**Stated exercise**
Copy out the listing word for word, from the line containing "In this scene, would" through the end, including both of those lines.
• • • •
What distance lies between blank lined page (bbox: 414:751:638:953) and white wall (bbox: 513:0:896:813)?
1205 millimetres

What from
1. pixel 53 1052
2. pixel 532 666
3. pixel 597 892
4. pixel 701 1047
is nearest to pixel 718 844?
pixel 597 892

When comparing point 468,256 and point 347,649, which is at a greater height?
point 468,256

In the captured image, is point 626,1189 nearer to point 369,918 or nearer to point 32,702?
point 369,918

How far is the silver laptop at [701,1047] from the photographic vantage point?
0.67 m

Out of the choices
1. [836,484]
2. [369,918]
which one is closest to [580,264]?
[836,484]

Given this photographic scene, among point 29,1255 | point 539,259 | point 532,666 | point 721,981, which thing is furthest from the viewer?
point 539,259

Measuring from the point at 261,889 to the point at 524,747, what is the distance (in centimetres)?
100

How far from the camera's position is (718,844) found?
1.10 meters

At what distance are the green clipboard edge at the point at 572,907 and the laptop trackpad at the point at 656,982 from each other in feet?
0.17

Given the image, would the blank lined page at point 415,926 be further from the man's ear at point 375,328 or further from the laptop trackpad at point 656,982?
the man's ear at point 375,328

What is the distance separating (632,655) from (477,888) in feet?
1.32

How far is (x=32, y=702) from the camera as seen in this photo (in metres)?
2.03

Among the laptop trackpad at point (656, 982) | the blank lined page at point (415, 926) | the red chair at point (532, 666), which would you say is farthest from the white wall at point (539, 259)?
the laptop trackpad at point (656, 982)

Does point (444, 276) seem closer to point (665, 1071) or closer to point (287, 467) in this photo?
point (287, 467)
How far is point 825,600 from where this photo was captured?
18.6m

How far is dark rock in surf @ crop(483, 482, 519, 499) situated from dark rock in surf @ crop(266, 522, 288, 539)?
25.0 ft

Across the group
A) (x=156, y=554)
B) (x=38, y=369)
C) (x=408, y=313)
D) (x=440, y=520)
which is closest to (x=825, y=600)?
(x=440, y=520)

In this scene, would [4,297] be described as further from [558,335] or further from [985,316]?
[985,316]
• • • •
**Task solution**
In this scene, would [4,297] be described as further from [558,335] or further from [985,316]?
[985,316]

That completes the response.